The Memorization Problem
A+ has more raw memorization than most CompTIA exams. Port numbers, cable specifications, connector types, command-line syntax, malware categories, troubleshooting steps in order. You can't reason your way to these answers; you either know them or you don't.
Spaced repetition is the most time-efficient method for this kind of material. The research is consistent: distributing your review sessions over time with increasing intervals produces better retention than cramming the same total hours into a shorter period. For A+ specifically, start memorization early and review daily in short sessions rather than weekly in long ones. Port numbers drilled for 10 minutes a day over 3 weeks stick better than port numbers crammed for 2 hours the night before.
Flashcards work, but only if you're honest about which cards you know. Flipping past a card because you "sort of remember it" defeats the purpose.

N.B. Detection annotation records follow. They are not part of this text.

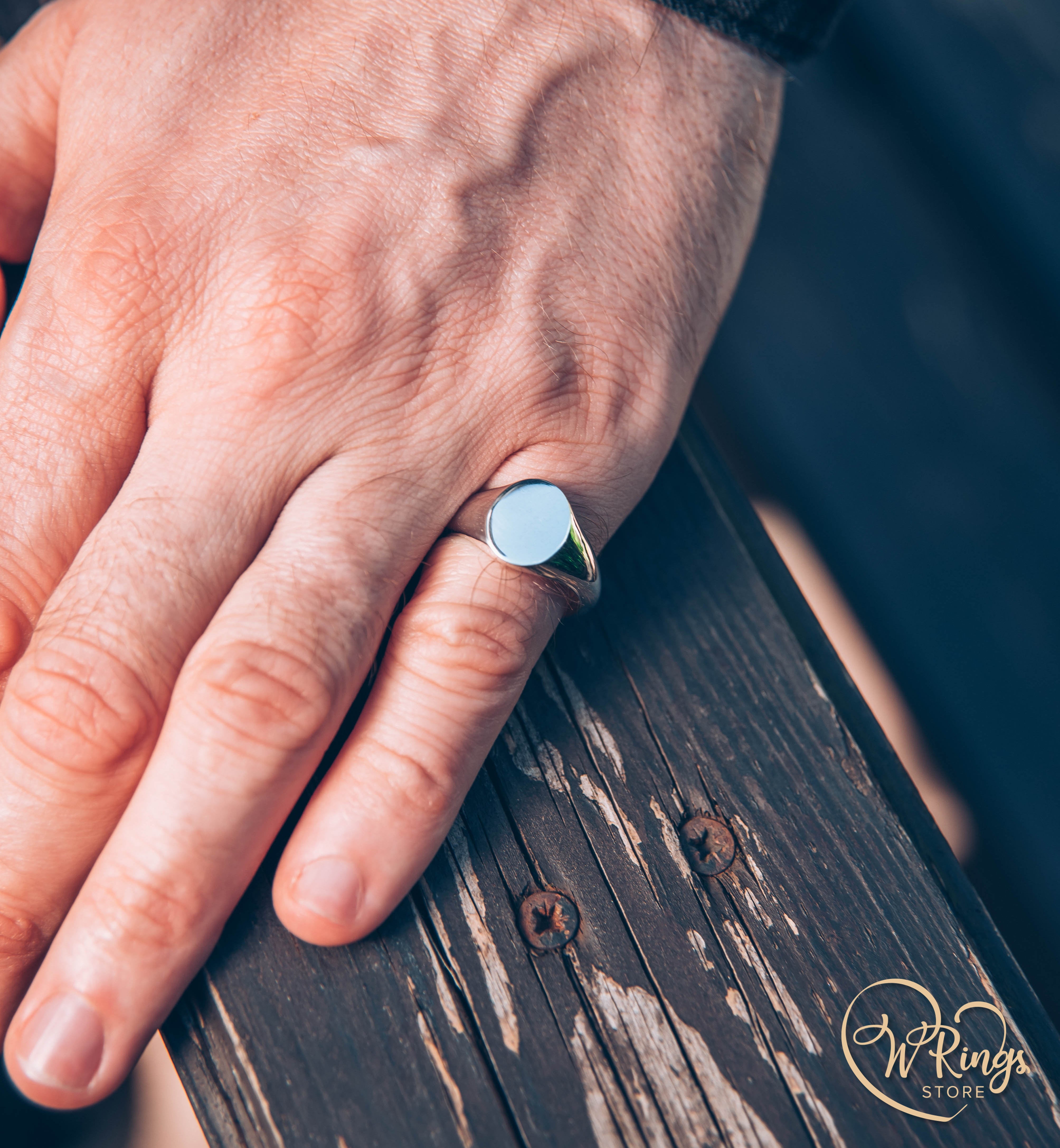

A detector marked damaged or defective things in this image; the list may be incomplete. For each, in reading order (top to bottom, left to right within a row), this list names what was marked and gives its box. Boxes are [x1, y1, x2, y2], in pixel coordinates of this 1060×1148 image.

peeling paint [650, 798, 693, 878]
rusty phillips screw [680, 815, 739, 878]
peeling paint [446, 819, 519, 1056]
rusty phillips screw [515, 887, 579, 950]
peeling paint [722, 921, 819, 1056]
peeling paint [203, 971, 283, 1148]
peeling paint [418, 1013, 473, 1148]
peeling paint [769, 1056, 845, 1140]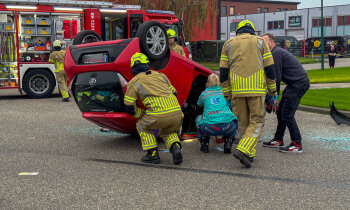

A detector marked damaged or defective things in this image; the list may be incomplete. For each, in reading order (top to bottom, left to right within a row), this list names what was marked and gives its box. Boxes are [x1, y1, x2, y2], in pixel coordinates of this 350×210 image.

overturned red car [65, 21, 213, 135]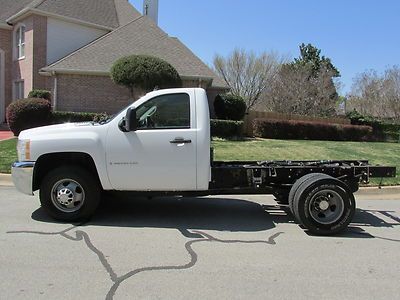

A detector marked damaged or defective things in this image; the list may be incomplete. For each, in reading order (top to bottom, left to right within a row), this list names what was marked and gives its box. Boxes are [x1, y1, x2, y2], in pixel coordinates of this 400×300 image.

pavement crack [9, 227, 284, 300]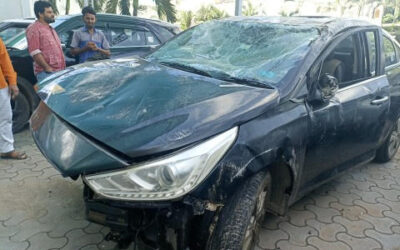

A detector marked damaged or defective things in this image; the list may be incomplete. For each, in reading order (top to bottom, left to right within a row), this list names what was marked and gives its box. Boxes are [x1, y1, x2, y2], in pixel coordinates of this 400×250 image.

shattered windshield [147, 19, 318, 86]
crumpled hood [39, 57, 280, 159]
broken headlight [82, 127, 236, 201]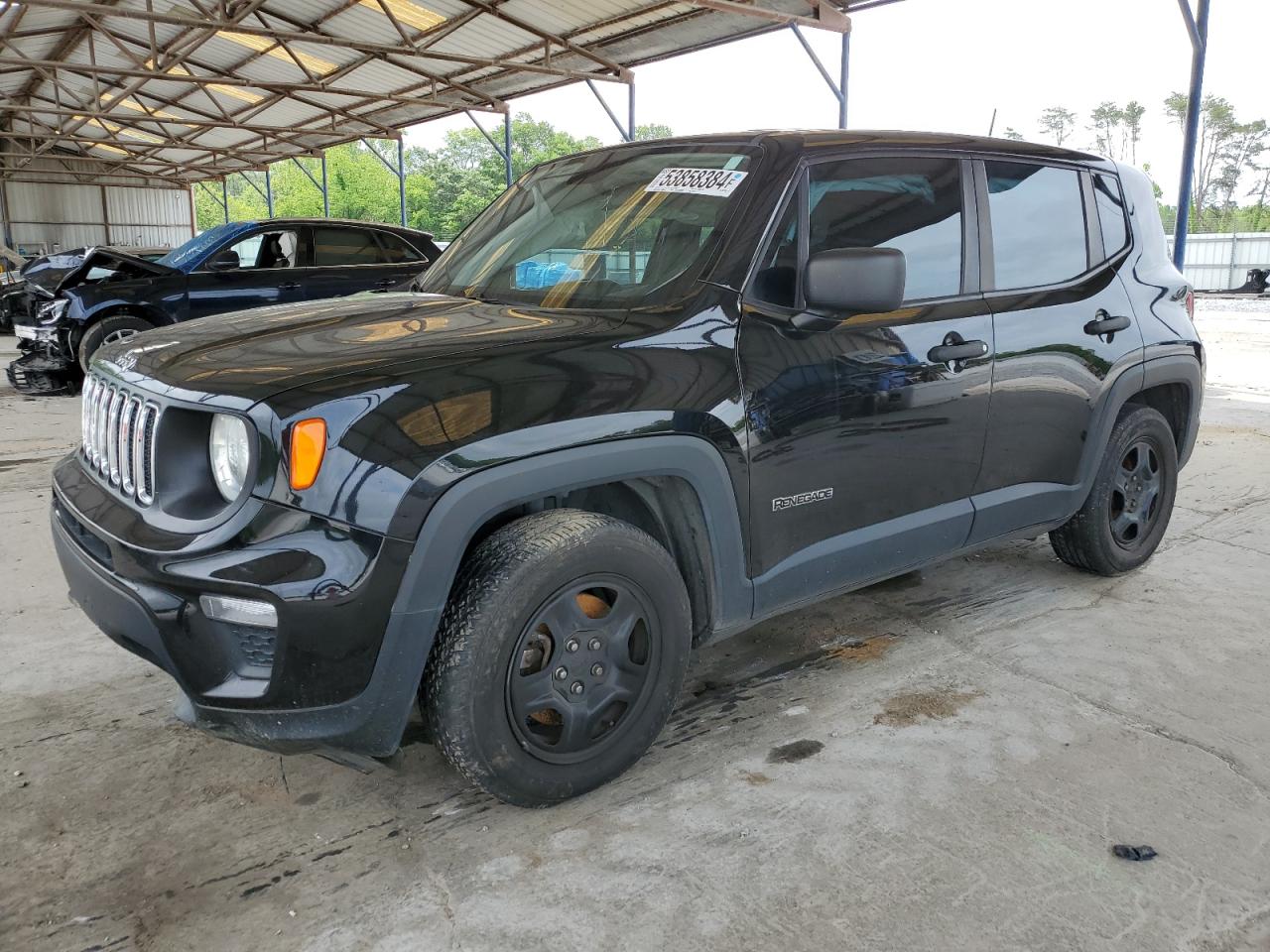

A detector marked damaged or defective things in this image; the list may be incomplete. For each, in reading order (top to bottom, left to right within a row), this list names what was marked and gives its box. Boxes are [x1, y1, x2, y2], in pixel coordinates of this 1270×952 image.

wrecked car [8, 218, 442, 393]
damaged dark blue suv [49, 132, 1199, 807]
wrecked car [49, 132, 1199, 807]
cracked concrete slab [2, 302, 1270, 952]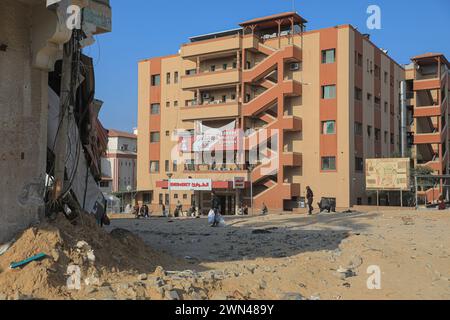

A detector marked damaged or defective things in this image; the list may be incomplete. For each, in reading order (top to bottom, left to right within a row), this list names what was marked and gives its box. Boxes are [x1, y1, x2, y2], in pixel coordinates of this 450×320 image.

If you can't state the answer before flipping the card, it goes back in the pile.
Test Day
Both A+ exams are administered at Pearson VUE test centers or via online proctoring. Arrive early. Bring two forms of ID. You get a dry-erase board or sheet at the testing center; use it.
Before you start answering questions, spend 2-3 minutes writing down everything you've been cramming on the dry-erase board: port numbers, troubleshooting steps, cable specs, whatever you're afraid you'll forget under pressure. This brain dump costs you a few minutes but saves you from blanking on recall items later in the exam when fatigue sets in.
Remember the PBQ strategy: flag them, do multiple-choice first, come back. Manage your time actively. With 90 questions in 90 minutes and PBQs mixed in, you need to move through the standard questions at about 45-50 seconds each to bank time for the simulations.